Al netto del fatto che la privazione della libertà e l’allontanamento dagli affetti generano malessere in chiunque ne faccia esperienza, chiarisce la docente, la questione di genere nella detenzione è centrale: “Per ragioni culturali e per com’è costruita la nostra società, le donne molto spesso si fanno carico della dimensione relazionale, familiare e di sostegno psicologico. Quando questa si interrompe, per le donne vengono meno risorse importanti, ma anche il senso del sé e della propria utilità”. Perciò, “anche il pensarsi in una prospettiva trattamentale e risocializzante, non avendo strumenti di tipo relazionale con gli amici e la famiglia”, può risultare difficile. Non è un caso allora che gli atti di autolesionismo siano quasi il doppio tra le donne rispetto che tra gli uomini, così come più alti sono anche i tentati suicidi.

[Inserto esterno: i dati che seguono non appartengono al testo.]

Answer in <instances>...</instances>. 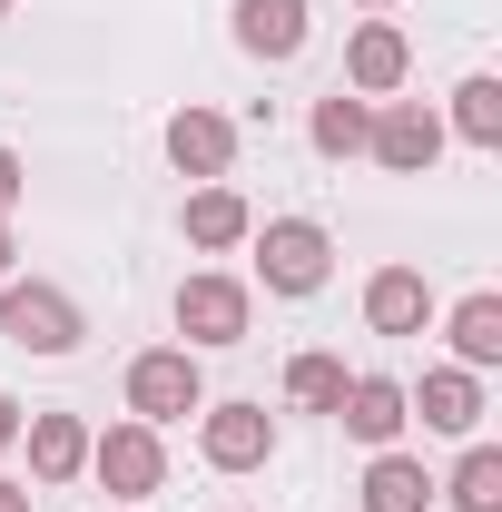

In un incontro con le detenute di Tirana raccontato nel suo libro, Daria Bignardi nota come le sia capitato più volte di incontrare donne in carcere in lacrime, mentre mai ha visto piangere un detenuto. Chiedendo alle presenti se avessero idea del perché questo succeda, una delle detenute ha risposto: “Perché quando un uomo entra in carcere la moglie o la madre lo vanno a trovare e si prendono cura di lui, mentre a noi, anche se siamo dentro per causa loro, ci abbandonano, ci ripudiano”. Sono donne che piangono per la solitudine, l’isolamento, l’abbandono e, se li hanno, anche per i figli. Alla fine del 2021, le madri nelle carceri italiane costituivano il 63,7% delle donne detenute.

Nonostante rappresentino dunque una buona fetta della popolazione femminile in istituti penitenziari, di loro ci si occupa ben poco. Come ha scritto il ricercatore in diritto penale e membro di Antigone Campania Marco Colacurci, “se il mondo all’esterno del carcere assegna alla donna, volente o nolente, soprattutto il ruolo di madre, quello all’interno non si preoccupa più di questo aspetto, o, al limite, lo utilizza in chiave punitiva”.

Spesso manipolato per indurre senso di colpa nelle donne in stato di detenzione, perché avrebbero dato il cattivo esempio e abbandonato i loro figli, il tema della maternità non è infatti tenuto in considerazione in altro modo: non si parla del dolore delle madri separate dai loro figli, non si cercano soluzioni efficaci e a lungo termine per chi non ha nessuno fuori a cui lasciarli.